Blood volume tests made on a number of soldiers recovering from hemorrhage have shown that in many instances dilution of the blood occurs very slowly. The principal reasons for this seem to be (a) an initial lack of reserve fluid of the tissues, and (b) the absence of any subsequent attempt by the body to make up this fluid deficiency.

By putting such patients on a large fluid intake by mouth and rectum it has been found that their blood volume can be promptly and greatly increased. Hemorrhage cases transfused, yet still showing a low blood volume, were first treated in this way. Then the effect of forced fluids without transfusion was tried. Immediately after a hemorrhage, or as soon as the patient came under observation, he was given large quantities of water by mouth, and salt solution by rectum. Under such treatment the blood pressure soon began to show a progressive rise, the volume increased, and the red cells became more evenly redistributed, as shown by the relative hemoglobin percentages of the capillary and venous blood. These changes were often well marked after only 2 or 3 hours of the treatment.

More than this, forcing fluids in cases where the amount of bleeding is difficult to estimate on account of the presence of a high hemoglobin percentage is of distinct value, since the dilution of the blood which results serves to show the extent of the hemorrhage through the drop in hemoglobin that it entails.

In attempting to determine the condition of the patient after hemorrhage with a view to deciding the most suitable form of treatment, it is of much importance to learn the total blood loss—which is often not even indicated by the hemoglobin concentration of the remaining blood. With a total hemoglobin reduced to 25 per cent or under transfusion is needful. New blood is necessary, not only to supply more oxygen-carrying cells, but also because it actually enables the circulation to increase its volume. For, as has been pointed out in Paper I, the hemoglobin percentage must be above a certain point if a rapid restoration of the blood volume by means of the organism's own activities is to come about. With the total hemoglobin above 25 per cent the chief need is for increased blood volume, and if the patient's condition demands an immediate and large addition of circulating fluid, gum acacia solution should be given. If the condition is not so urgent, forced fluids by the alimentary tract are indicated.

The blood volume can be considerably reduced and yet a normal blood pressure maintained. It is pointed out that the vasomotor mechanism which, has adapted itself to the diminished blood bulk may in any individual case be very near the margin of its compensatory power. Increased strain in such instances may cause a failure of this mechanism with a resulting fall in blood pressure.

The beneficial results of forced fluids after secondary hemorrhage suggest the value of the early use of fluids by the alimentary tract in cases of primary hemorrhage.

DATA SHOWN

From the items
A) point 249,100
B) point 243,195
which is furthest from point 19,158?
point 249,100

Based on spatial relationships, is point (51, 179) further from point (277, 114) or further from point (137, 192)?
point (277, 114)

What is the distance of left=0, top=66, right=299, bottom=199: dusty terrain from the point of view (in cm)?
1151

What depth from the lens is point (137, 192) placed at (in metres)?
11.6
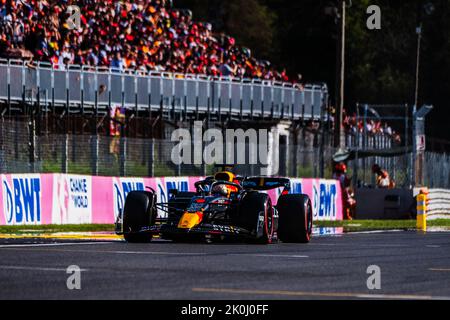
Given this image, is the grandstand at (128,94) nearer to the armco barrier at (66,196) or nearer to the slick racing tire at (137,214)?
the armco barrier at (66,196)

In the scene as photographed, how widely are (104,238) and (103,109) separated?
1671cm

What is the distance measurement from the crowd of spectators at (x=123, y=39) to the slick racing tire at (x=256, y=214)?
16.8 metres

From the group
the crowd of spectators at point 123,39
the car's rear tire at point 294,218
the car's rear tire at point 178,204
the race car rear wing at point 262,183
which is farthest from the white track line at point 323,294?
the crowd of spectators at point 123,39

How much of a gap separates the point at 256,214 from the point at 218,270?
5977mm

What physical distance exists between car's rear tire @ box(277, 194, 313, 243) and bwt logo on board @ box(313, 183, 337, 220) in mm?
15757

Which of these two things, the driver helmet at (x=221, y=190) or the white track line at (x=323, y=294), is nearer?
the white track line at (x=323, y=294)

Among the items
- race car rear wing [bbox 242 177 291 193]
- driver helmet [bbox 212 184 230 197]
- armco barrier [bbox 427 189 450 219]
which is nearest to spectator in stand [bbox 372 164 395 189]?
armco barrier [bbox 427 189 450 219]

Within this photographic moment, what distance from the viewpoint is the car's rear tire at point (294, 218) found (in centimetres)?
2195

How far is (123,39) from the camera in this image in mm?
43250

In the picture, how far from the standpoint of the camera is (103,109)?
4028cm

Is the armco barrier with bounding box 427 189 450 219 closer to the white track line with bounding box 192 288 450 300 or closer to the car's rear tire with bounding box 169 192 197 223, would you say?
the car's rear tire with bounding box 169 192 197 223

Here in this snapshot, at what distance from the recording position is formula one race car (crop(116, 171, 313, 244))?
2106cm

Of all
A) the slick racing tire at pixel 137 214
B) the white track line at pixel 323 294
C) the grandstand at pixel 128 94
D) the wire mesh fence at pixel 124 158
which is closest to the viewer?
the white track line at pixel 323 294

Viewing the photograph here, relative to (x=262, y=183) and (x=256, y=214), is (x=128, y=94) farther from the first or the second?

TASK DESCRIPTION
According to the text on hemorrhage and blood volume, at what total hemoglobin level does transfusion become needful?

ANSWER SECTION
At a total hemoglobin of 25 percent or under.